El oficial completa su buena acción del día informando que la delegación más cercana está en Buenavista y recomendando que nadie vaya a tirar su boleto. Espontáneamente, la comisión recolectora de firmas queda integrada por mujeres y la redactora de la denuncia por hombres. El resto de la militancia se encarga de invitar a todos para que mañana lleven pancartas de protesta al concierto del Zócalo. Algunos, más vehementes, proponen pasar antes por un mercado para comprar una caja de jitomates. Sobra decir que aunque mañana todos estarán ahí, nadie llevará nada.
El oficial va a reunirse con los empleados del teatro.
Yo le dedico una última mirada panorámica a la escena antes de alejarme en pos de la callejuela más cercana.
En el interior de un bar con las puertas abiertas, tres rotundas damas de la noche naufragan de aburrimiento rodeadas por un mar de mesas vacías. Los demás edificios de la breve calle, al igual que la mayor parte de esta zona, están en ruinas. Al fondo se encrespa el nebuloso matiz de la Alameda nocturna.

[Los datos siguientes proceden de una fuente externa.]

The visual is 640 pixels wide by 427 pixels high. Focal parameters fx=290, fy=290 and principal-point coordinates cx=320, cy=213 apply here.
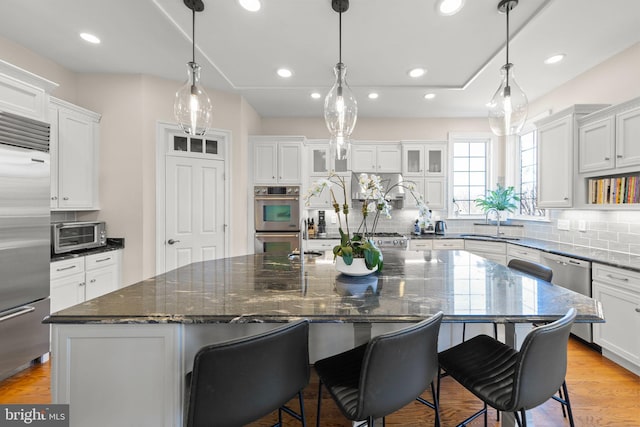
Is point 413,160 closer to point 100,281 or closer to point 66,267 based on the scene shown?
point 100,281

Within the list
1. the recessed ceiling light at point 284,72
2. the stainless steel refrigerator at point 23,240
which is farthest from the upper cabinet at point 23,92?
the recessed ceiling light at point 284,72

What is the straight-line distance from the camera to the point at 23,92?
2.26m

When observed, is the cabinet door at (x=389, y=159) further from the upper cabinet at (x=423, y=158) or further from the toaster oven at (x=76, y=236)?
the toaster oven at (x=76, y=236)

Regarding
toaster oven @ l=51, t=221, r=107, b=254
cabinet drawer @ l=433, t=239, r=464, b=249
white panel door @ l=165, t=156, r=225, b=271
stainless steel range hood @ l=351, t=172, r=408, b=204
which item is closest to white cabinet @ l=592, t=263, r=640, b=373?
cabinet drawer @ l=433, t=239, r=464, b=249

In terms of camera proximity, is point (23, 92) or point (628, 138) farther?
point (628, 138)

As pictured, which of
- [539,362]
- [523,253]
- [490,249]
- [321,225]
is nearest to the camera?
[539,362]

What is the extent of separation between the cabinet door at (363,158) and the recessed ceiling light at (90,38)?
3375 millimetres

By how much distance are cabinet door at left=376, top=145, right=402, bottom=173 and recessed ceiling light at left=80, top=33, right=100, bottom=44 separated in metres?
3.73

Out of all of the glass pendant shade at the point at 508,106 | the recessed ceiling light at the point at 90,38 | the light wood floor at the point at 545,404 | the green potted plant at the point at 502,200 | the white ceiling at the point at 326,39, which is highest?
the recessed ceiling light at the point at 90,38

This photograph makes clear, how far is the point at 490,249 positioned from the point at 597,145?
1732 mm

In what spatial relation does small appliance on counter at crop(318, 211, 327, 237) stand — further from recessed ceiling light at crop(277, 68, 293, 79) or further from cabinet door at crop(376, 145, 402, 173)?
recessed ceiling light at crop(277, 68, 293, 79)

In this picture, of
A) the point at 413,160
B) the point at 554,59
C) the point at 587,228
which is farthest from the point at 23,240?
the point at 587,228

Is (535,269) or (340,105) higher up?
(340,105)

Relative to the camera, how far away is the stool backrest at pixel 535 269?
1947mm
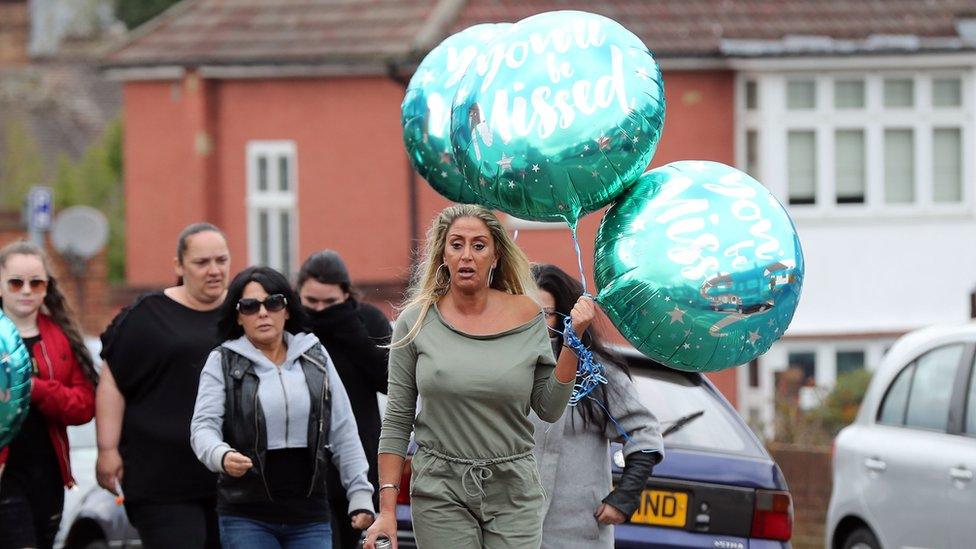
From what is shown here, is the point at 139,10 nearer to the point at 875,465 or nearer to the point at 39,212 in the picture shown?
the point at 39,212

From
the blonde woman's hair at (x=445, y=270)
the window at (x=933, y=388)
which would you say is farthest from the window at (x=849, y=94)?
the blonde woman's hair at (x=445, y=270)

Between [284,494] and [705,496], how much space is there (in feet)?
5.94

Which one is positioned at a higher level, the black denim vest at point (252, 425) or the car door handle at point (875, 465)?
the black denim vest at point (252, 425)

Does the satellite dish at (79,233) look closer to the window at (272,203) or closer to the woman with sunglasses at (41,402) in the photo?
the window at (272,203)

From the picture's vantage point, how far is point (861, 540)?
30.0ft

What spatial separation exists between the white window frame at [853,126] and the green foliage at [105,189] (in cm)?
1749

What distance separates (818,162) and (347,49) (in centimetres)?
634

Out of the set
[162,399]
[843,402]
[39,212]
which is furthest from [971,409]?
[39,212]

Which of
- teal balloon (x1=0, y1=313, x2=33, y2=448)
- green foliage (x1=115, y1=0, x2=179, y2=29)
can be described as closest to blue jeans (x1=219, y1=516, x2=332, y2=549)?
teal balloon (x1=0, y1=313, x2=33, y2=448)

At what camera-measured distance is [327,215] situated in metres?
23.9

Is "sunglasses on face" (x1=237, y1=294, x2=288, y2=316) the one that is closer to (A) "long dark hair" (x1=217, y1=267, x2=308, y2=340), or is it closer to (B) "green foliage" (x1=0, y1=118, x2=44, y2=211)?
(A) "long dark hair" (x1=217, y1=267, x2=308, y2=340)

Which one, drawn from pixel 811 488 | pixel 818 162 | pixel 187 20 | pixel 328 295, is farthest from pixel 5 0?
pixel 328 295

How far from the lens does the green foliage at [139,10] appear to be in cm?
4962

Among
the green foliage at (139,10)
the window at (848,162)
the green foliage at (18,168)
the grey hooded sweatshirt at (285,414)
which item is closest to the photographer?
the grey hooded sweatshirt at (285,414)
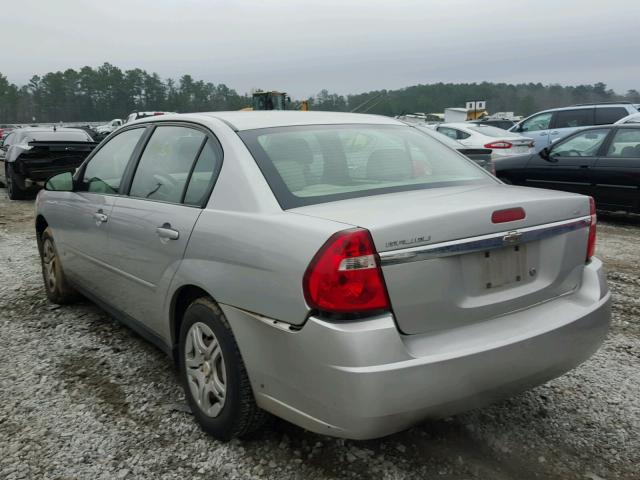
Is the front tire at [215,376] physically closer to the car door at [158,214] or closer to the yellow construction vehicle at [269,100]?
the car door at [158,214]

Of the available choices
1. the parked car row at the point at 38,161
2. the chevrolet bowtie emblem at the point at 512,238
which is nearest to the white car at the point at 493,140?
the parked car row at the point at 38,161

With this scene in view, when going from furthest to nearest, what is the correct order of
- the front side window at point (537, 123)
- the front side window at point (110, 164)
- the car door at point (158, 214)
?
the front side window at point (537, 123)
the front side window at point (110, 164)
the car door at point (158, 214)

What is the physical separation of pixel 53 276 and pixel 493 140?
9947 mm

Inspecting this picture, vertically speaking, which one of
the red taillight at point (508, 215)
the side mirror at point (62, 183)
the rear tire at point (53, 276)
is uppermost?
the red taillight at point (508, 215)

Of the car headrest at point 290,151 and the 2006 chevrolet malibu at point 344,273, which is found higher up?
the car headrest at point 290,151

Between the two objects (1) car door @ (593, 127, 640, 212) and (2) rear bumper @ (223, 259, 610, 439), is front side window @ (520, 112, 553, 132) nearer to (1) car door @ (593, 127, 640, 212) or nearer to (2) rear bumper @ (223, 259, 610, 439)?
(1) car door @ (593, 127, 640, 212)

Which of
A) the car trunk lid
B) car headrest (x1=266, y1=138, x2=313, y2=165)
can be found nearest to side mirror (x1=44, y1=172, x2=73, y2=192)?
car headrest (x1=266, y1=138, x2=313, y2=165)

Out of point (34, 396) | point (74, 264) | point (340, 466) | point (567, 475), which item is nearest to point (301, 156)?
point (340, 466)

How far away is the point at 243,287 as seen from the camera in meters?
2.34

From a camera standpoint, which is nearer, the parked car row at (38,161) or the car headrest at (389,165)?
the car headrest at (389,165)

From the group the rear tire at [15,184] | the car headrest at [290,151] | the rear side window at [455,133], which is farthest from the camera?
the rear side window at [455,133]

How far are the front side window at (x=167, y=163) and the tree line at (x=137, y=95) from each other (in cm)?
6405

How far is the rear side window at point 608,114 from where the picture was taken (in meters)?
13.5

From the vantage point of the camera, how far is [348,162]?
114 inches
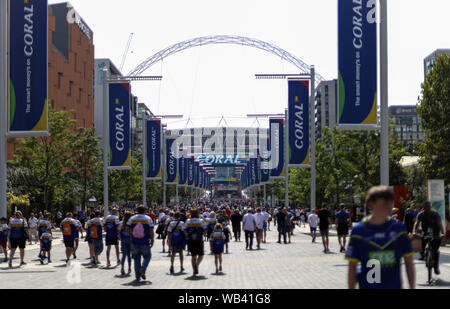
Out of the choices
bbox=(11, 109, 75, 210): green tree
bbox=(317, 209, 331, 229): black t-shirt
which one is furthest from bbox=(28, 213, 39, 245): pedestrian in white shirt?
bbox=(317, 209, 331, 229): black t-shirt

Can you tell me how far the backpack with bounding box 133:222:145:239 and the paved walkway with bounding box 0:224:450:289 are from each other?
3.45ft

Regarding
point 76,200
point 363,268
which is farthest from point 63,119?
point 363,268

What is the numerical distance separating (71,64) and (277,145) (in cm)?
3454

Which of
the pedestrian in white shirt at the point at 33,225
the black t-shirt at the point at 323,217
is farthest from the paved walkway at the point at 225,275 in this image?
the pedestrian in white shirt at the point at 33,225

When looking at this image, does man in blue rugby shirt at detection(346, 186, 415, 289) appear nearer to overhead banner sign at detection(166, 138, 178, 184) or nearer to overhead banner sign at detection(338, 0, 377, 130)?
overhead banner sign at detection(338, 0, 377, 130)

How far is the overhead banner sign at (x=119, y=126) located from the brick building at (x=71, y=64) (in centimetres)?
3192

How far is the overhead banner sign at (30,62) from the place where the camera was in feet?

Sonará absurdo, pero la visión de ese oscuro micropaisaje logra precisar y volver articulable la sensación que ha venido creciendo en mi interior durante las últimas horas. Algo en mí le pertenecerá siempre al DF. No sólo nací aquí. Soy de aquí. Aunque no tenga la menor idea de cómo se llama esta calle. Soy de aquí, y eso en nada mengua que sea también, plenamente, de allá. ¿O es que hay que ir a pedirle permiso a alguien para ser lo que se tiene que ser?
Una pareja, paciente, discute con un ennegrecido teporocho, empeñado en que es valet parking y estuvo cuidándoles el coche durante todo el concierto. Por fin logran los enamorados (esas cosas se notan) subir al auto y encenderlo. Aunque no hay en cien metros ningún otro vehículo, el teporocho, con afán de propina, se esmera en una serie de silbidos, ademanes y voces ("viene jefe, todo, todo, todo") que están a punto de mandarlo al suelo.
El auto arranca. Al primer golpe de acelerador ya está en la avenida; al segundo ya ha doblado a la derecha; al tercero termina por diluirse en el rumor insomne y primordial de esta ciudad de todos los rumores.
El teporocho se ha quedado de pie, inmóvil, el insulto congelado en los labios, el brazo extendido, la mano abierta. Esperando, esperando, esperando.